A staggering 800 million people use ChatGPT on a weekly basis, according to parent company OpenAI.
And a September 2025 report by the company shows they turn to the chatbot for many reasons — like translation, programming, data analysis, recipes and chit chat.
While many of the bot’s uses are fairly mundane, some experts have noticed people turning to ChatGPT for advice on sensitive issues, like therapy.
That’s not a great idea says therapist, psychologist and researcher Vaile Wright.
“These bots basically tell people exactly what they want to hear,” Wright said on a recent episode of podcast “Speaking of Psychology.”
“So if you are a person that, in that particular moment, is struggling and is typing in potential harmful or unhealthy behaviors and thoughts, these types of chatbots are built to reinforce those harmful thoughts and behaviors.”
In many cases, it’s incorrectly applying the law.
Jackie Combs
Divorce attorney, Blank Rome
Jackie Combs, family and divorce attorney at Blank Rome, has noticed her clients going to the bot for help with sensitive issues as well. Combs represents high-net-worth clients like model Emily Ratajkowski.
“One of the things that I am seeing with a lot of younger generation, millennials and Gen Z particularly,” she says, “is they are turning to ChatGPT for legal advice.”
It’s something Combs advises against.
While she doesn’t know which websites ChatGPT culls it’s information from, when clients send her the bot’s legal analyses, she sees that they’re not always accurate.

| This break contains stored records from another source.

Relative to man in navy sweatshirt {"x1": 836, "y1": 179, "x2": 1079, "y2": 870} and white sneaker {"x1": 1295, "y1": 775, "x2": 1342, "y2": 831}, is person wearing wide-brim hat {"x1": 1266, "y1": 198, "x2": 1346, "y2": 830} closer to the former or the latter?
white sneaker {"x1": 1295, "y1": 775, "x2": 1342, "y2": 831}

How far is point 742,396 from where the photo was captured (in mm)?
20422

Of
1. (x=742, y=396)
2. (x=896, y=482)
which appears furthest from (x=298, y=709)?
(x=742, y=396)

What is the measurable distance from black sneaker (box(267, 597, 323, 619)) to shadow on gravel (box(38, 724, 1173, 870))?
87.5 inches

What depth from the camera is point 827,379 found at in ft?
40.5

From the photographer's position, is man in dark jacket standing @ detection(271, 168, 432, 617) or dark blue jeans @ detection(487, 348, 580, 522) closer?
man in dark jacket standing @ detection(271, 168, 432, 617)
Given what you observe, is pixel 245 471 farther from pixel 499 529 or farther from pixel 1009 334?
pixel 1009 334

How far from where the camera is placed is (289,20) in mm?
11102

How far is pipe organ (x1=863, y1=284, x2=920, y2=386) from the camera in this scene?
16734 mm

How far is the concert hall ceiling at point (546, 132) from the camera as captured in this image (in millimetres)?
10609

ChatGPT does not take into account “the complex nature that is different to everybody’s case,” she says. “And in many cases, it’s incorrectly applying the law.”
With decisions as high stakes as divorce, you don’t want to risk taking advice from a machine that can lead you astray.
ChatGPT “is not a substitute for the years of experience that an attorney can provide,” Combs says.
If you need to get legal advice, “always consult with an attorney,” she says.